Colanders & Strainers

What are Colanders and Strainers?

Colanders and strainers are two essential kitchen utensils that are quite similar yet also very different. The main function of both is to “strain”, but then why are they two entirely different utensils and why is one called a stainer while the other isn’t? Strainers have much smaller holes, which means they have several hundred, if not thousands, more than a colander. Strainers are more commonly used to strain chunks and bits of cooked food or spices from liquids or sauces. Straining the meat bits from a broth is one example.

While a colander is bowl-shaped and more commonly made of stainless steel with far fewer holes all around it. The purpose of the colander is again related to straining, but it is also quite frequently used for cleaning produce. The large holes provide any residue, dirt, or earthy substances such as bugs to fall directly through. A colander is more helpful in draining water from the pasta. It’s best to own one of each even if you are just cooking at home. You’ll certainly acquire a need for one or the other at some point in the cooking process, more often than you’d think. This is especially true if you enjoy making homemade cheese, soups, and broths, or steamed food.

The Advantages Of Having One

Strainers and colanders are possibly utensils you won’t use every waking day in the kitchen, especially when cooking at home, but it doesn’t negate the importance they hold. When making pasta, broths, sauces, and soups you’ll surely need either one or the other to separate the liquid from the food.
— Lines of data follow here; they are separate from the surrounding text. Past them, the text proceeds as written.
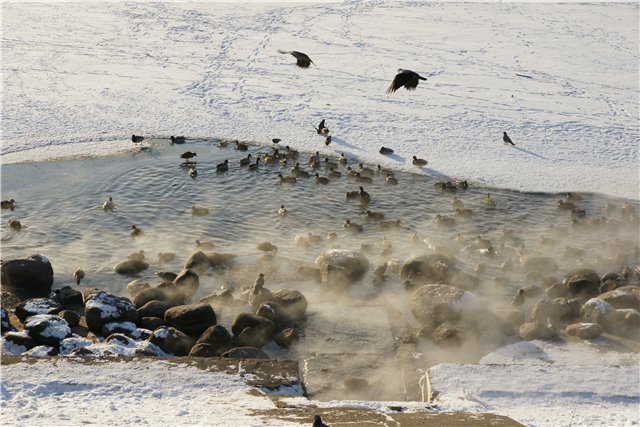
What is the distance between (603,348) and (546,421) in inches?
112

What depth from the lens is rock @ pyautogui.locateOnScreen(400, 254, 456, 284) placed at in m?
11.7

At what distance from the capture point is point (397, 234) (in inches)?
540

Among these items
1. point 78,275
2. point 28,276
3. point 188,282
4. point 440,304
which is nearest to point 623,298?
point 440,304

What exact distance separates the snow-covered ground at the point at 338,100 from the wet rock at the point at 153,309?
221cm

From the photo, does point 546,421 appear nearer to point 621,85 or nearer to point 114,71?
point 621,85

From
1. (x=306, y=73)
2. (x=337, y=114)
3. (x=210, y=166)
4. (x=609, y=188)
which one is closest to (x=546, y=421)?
(x=609, y=188)

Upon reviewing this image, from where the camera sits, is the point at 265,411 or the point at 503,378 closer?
the point at 265,411

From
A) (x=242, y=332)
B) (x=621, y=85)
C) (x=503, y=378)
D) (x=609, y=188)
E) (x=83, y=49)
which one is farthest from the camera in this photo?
(x=83, y=49)

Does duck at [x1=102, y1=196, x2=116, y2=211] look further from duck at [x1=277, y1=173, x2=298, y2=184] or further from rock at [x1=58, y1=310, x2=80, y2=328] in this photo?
rock at [x1=58, y1=310, x2=80, y2=328]

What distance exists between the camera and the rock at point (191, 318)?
10.1 metres

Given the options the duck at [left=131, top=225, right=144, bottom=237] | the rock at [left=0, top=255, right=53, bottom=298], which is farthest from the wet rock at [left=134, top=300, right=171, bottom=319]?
the duck at [left=131, top=225, right=144, bottom=237]

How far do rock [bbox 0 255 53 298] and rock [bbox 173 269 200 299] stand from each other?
81.1 inches

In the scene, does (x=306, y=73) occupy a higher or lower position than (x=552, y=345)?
higher

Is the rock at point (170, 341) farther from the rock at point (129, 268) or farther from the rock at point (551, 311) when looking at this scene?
the rock at point (551, 311)
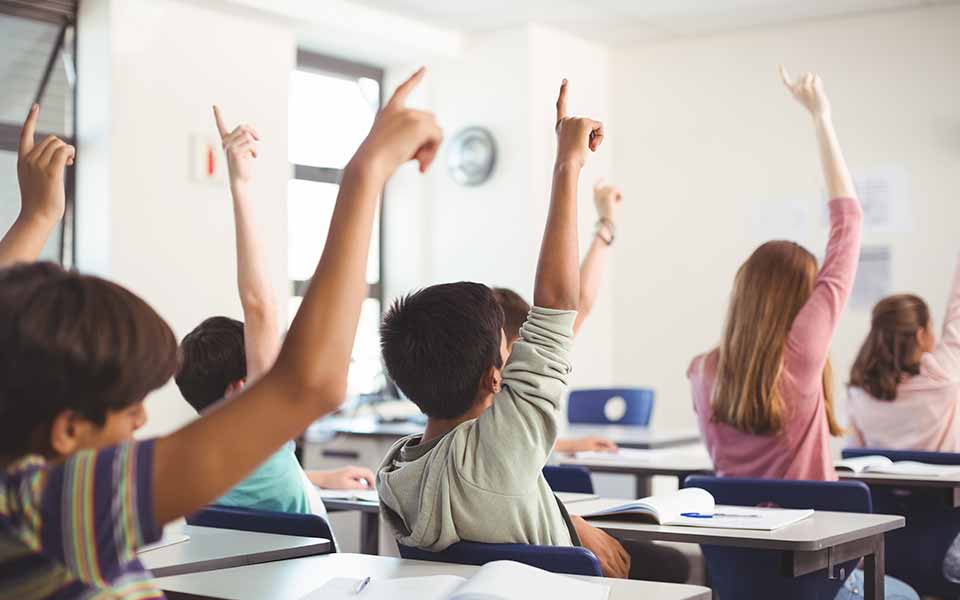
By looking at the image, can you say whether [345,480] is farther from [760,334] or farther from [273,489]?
[760,334]

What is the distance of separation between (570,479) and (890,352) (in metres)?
1.41

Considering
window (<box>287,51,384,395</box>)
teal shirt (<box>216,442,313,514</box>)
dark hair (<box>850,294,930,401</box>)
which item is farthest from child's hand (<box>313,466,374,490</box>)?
window (<box>287,51,384,395</box>)

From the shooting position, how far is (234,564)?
192 cm

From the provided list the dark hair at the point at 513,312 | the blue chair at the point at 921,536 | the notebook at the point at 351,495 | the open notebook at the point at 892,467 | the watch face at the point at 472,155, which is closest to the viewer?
the dark hair at the point at 513,312

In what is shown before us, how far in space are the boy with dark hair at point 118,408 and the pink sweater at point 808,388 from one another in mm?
2050

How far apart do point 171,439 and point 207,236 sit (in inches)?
184

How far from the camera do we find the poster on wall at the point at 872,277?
6.30 meters

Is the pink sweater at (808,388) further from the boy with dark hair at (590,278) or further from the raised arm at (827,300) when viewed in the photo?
the boy with dark hair at (590,278)

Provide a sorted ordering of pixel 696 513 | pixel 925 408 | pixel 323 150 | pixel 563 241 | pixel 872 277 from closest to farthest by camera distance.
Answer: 1. pixel 563 241
2. pixel 696 513
3. pixel 925 408
4. pixel 872 277
5. pixel 323 150

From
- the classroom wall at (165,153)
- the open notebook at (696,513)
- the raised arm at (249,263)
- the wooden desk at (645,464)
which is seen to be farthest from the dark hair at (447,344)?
the classroom wall at (165,153)

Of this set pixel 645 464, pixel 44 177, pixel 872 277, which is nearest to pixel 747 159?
pixel 872 277

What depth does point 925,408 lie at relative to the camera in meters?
3.83

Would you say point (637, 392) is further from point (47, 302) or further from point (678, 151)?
point (47, 302)

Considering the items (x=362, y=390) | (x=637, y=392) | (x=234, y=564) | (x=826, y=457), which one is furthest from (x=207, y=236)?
(x=234, y=564)
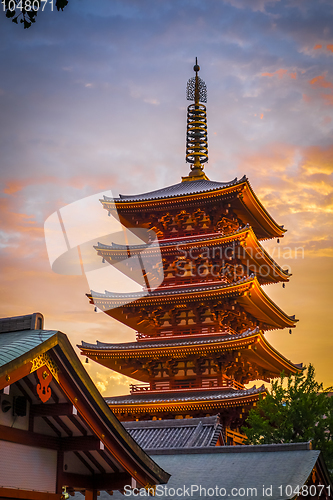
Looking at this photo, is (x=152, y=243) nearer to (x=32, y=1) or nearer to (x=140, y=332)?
(x=140, y=332)

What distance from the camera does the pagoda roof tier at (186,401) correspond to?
2970 cm

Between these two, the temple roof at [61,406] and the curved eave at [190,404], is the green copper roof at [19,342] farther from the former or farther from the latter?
the curved eave at [190,404]

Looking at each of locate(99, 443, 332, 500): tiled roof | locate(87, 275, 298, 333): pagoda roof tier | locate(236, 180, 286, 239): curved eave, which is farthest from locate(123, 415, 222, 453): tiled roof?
locate(236, 180, 286, 239): curved eave

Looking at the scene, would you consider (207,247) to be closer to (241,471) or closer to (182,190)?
(182,190)

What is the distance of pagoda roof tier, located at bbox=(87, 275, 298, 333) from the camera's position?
32.5 metres

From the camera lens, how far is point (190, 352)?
3195 centimetres

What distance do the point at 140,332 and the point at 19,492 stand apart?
26.6 metres

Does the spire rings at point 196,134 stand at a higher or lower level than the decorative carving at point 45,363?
higher

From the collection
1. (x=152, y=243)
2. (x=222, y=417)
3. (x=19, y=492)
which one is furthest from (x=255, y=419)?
(x=19, y=492)

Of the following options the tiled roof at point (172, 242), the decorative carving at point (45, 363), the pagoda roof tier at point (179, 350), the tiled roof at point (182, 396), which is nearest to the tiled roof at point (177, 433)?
the tiled roof at point (182, 396)

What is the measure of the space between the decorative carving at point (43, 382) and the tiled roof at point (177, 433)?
1665 centimetres

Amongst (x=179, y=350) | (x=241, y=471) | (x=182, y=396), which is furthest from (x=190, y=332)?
(x=241, y=471)

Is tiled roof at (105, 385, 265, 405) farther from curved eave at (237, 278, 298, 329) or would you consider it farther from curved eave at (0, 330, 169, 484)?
curved eave at (0, 330, 169, 484)

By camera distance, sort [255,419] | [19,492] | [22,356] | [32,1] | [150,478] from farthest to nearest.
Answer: [255,419] < [150,478] < [19,492] < [22,356] < [32,1]
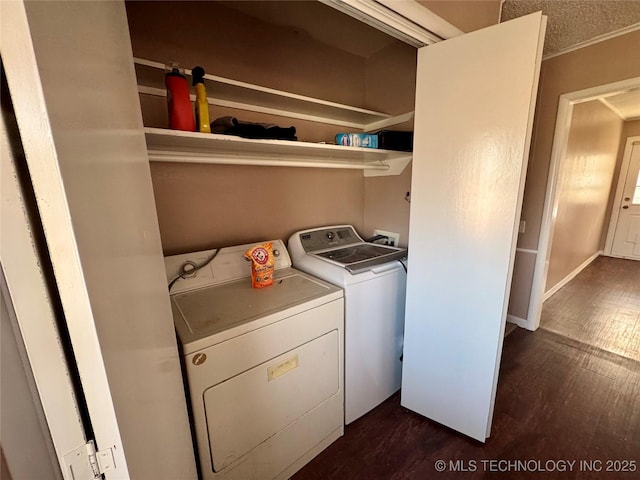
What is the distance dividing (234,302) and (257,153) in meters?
0.90

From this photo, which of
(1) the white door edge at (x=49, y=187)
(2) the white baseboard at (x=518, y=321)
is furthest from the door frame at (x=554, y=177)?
(1) the white door edge at (x=49, y=187)

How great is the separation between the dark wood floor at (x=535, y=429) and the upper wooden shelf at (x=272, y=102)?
199cm

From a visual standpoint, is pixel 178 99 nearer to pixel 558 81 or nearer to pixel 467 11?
pixel 467 11

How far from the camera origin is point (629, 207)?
4824 mm

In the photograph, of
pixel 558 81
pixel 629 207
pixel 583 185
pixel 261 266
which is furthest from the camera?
pixel 629 207

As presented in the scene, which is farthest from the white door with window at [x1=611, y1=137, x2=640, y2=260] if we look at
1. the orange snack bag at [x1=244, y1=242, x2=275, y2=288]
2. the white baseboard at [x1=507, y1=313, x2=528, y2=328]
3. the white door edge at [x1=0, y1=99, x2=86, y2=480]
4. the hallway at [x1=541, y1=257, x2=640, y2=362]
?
the white door edge at [x1=0, y1=99, x2=86, y2=480]

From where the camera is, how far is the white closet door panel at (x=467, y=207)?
1.14 meters

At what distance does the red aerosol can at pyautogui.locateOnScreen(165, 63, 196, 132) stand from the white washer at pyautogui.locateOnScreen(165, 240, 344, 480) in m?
0.67

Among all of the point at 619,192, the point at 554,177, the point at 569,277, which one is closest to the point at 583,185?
the point at 569,277

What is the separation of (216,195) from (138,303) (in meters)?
1.18

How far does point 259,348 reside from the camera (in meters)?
1.13

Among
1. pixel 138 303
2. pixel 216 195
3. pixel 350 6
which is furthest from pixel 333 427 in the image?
pixel 350 6

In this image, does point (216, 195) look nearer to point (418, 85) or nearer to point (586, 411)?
point (418, 85)

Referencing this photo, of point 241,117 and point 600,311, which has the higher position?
point 241,117
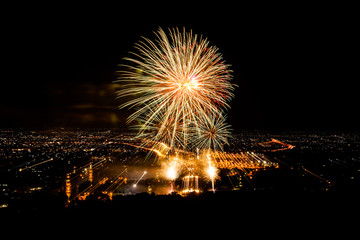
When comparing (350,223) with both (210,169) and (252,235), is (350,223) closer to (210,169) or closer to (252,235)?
(252,235)

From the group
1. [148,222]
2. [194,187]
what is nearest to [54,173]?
[194,187]

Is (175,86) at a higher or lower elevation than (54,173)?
higher

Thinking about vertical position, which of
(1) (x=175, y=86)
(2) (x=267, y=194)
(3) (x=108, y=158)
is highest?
(1) (x=175, y=86)

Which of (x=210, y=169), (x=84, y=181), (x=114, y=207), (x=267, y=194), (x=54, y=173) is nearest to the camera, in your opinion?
→ (x=114, y=207)

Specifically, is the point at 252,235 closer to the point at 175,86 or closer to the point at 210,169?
the point at 175,86

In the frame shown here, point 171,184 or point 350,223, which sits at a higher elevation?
point 350,223

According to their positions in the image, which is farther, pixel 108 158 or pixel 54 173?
pixel 108 158

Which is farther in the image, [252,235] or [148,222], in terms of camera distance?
[148,222]

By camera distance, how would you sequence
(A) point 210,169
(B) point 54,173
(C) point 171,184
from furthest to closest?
1. (B) point 54,173
2. (A) point 210,169
3. (C) point 171,184

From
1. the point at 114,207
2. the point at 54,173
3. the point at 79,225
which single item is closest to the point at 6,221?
the point at 79,225
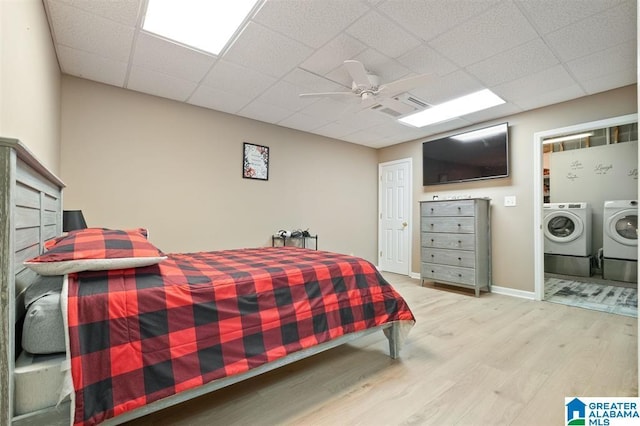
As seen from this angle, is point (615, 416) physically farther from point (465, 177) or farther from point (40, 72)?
point (40, 72)

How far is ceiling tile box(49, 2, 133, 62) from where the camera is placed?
6.59ft

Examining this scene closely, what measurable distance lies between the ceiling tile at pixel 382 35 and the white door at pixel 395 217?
9.69ft

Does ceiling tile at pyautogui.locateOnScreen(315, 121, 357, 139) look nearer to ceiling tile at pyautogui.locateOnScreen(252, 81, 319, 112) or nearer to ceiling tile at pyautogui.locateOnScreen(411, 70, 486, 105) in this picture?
ceiling tile at pyautogui.locateOnScreen(252, 81, 319, 112)

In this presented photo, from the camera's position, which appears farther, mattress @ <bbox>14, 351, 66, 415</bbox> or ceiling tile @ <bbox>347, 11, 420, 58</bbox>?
ceiling tile @ <bbox>347, 11, 420, 58</bbox>

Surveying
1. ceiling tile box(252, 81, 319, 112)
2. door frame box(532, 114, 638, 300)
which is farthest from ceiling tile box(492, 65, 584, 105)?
ceiling tile box(252, 81, 319, 112)

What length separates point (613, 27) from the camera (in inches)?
82.4

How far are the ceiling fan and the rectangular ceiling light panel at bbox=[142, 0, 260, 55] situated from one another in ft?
2.65

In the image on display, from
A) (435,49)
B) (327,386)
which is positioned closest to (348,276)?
(327,386)

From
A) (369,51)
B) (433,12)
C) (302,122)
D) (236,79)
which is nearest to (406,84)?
(369,51)

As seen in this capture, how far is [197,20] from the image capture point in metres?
2.08

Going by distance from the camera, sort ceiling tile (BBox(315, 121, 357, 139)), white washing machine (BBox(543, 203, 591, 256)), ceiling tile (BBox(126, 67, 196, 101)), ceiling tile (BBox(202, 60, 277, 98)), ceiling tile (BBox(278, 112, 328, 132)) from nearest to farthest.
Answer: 1. ceiling tile (BBox(202, 60, 277, 98))
2. ceiling tile (BBox(126, 67, 196, 101))
3. ceiling tile (BBox(278, 112, 328, 132))
4. ceiling tile (BBox(315, 121, 357, 139))
5. white washing machine (BBox(543, 203, 591, 256))

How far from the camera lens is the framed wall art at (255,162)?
3963 millimetres

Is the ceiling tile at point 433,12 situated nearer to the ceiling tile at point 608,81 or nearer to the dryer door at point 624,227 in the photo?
the ceiling tile at point 608,81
Strainers, especially ones made of cloth, are essentials in the cheese-making process, for example. Separating bay leaves and black pepper pieces from a broth are made easy with a strainer instead of fishing it out by hand. A strainer also doubles as a sifter for flour and other dry ingredients in baking. A stainless steel colander is optimal for draining steamed vegetables and other boiled food. It also doubles as a handy tool to rinse fruit and vegetables with. Overall, the advantages of owning both a strainer and a colander outweigh the reasons for not having one in your kitchen drawers.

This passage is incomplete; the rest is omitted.